Task prompt »
Rewrite the records below, substituting "garden wall" for "low stone wall" and leaving everything else unchanged.

Stored items »

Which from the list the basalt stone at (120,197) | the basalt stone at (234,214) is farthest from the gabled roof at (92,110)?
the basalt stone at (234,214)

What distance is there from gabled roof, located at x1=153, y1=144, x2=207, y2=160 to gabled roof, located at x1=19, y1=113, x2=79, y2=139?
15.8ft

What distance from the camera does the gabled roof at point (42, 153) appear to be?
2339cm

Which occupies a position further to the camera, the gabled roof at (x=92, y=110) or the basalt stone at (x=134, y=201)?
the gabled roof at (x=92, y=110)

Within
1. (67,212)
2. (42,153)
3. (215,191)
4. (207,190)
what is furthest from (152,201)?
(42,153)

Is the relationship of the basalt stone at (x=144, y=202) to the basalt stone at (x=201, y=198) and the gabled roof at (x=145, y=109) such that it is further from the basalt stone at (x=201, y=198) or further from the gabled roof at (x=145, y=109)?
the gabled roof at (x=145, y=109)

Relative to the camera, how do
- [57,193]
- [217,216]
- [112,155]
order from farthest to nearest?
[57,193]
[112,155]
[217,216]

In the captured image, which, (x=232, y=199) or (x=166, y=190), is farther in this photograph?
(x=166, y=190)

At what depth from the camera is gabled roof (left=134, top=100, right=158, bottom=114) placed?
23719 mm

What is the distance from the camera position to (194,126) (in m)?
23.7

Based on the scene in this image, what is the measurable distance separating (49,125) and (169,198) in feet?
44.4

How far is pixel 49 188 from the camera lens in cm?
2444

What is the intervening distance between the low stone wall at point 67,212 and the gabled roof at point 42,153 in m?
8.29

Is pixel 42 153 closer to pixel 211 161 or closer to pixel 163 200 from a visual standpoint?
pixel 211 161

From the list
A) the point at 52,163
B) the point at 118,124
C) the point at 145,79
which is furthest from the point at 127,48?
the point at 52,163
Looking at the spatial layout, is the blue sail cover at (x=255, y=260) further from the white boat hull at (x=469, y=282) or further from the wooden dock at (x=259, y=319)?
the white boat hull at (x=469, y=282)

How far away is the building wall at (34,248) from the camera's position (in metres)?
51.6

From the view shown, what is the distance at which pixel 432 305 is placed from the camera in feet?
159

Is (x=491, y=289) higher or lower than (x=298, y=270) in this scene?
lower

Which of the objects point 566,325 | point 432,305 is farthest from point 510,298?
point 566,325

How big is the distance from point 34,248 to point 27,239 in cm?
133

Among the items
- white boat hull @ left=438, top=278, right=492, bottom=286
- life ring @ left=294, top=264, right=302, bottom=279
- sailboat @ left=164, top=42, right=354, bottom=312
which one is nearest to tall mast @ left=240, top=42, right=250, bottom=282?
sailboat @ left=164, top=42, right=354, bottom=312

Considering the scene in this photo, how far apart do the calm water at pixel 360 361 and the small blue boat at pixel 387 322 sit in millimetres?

Solution for this problem »
Which from the list the basalt stone at (120,197) | the basalt stone at (234,214) is farthest from the gabled roof at (92,110)?
the basalt stone at (234,214)

What distance is there from gabled roof, located at x1=153, y1=144, x2=207, y2=160 to gabled roof, located at x1=19, y1=113, x2=79, y2=139?
15.8ft

What distance from the camera does the gabled roof at point (42, 153) appear to be?
2339cm

Which occupies a position further to the camera, the gabled roof at (x=92, y=110) or the basalt stone at (x=134, y=201)?
the gabled roof at (x=92, y=110)

Within
1. (67,212)
2. (42,153)
3. (215,191)
4. (207,190)
what is furthest from (152,201)?
(42,153)

Is the relationship of the basalt stone at (x=144, y=202) to the basalt stone at (x=201, y=198) and the gabled roof at (x=145, y=109) such that it is further from the basalt stone at (x=201, y=198) or further from the gabled roof at (x=145, y=109)?
the gabled roof at (x=145, y=109)

Relative to the camera, how do
- [57,193]
- [217,216]
- [112,155]
order from farthest to nearest?
[57,193]
[112,155]
[217,216]

In the captured image, which, (x=232, y=199) or (x=166, y=190), is farther in this photograph?
(x=166, y=190)

At what depth from the camera is gabled roof (left=134, top=100, right=158, bottom=114) placed?
23719 mm

What is the distance from the camera position to (194,126) (in m)?
23.7

Based on the scene in this image, what is the measurable distance separating (49,125) and (169,198) in feet?
44.4

How far is pixel 49 188 from the camera lens in cm?
2444

What is the intervening distance between the garden wall at point 67,212 and the gabled roof at point 42,153 in m?
8.29

Is pixel 42 153 closer to pixel 211 161 or closer to pixel 163 200 from a visual standpoint?
pixel 211 161

From the list
A) the point at 52,163
B) the point at 118,124
C) the point at 145,79
which is furthest from the point at 127,48?
the point at 52,163
Looking at the spatial layout, is the blue sail cover at (x=255, y=260) further from the white boat hull at (x=469, y=282) or further from the wooden dock at (x=259, y=319)?
the white boat hull at (x=469, y=282)

How far away is the building wall at (34,248) from the camera's position (in metres)?
51.6

From the view shown, what is the distance at which pixel 432 305 is placed from the camera in feet?
159

Is (x=491, y=289) higher or lower than (x=298, y=270) in this scene?
lower

Which of the objects point 566,325 | point 432,305 is farthest from point 510,298?
point 566,325

How big is the distance from point 34,248 to point 27,239 in cm?
133

Among the items
- white boat hull @ left=438, top=278, right=492, bottom=286
- life ring @ left=294, top=264, right=302, bottom=279
- sailboat @ left=164, top=42, right=354, bottom=312
which one is nearest to tall mast @ left=240, top=42, right=250, bottom=282?
sailboat @ left=164, top=42, right=354, bottom=312

Considering the scene in this photo, how far apart do the calm water at pixel 360 361 and the small blue boat at pixel 387 322 sit in millimetres?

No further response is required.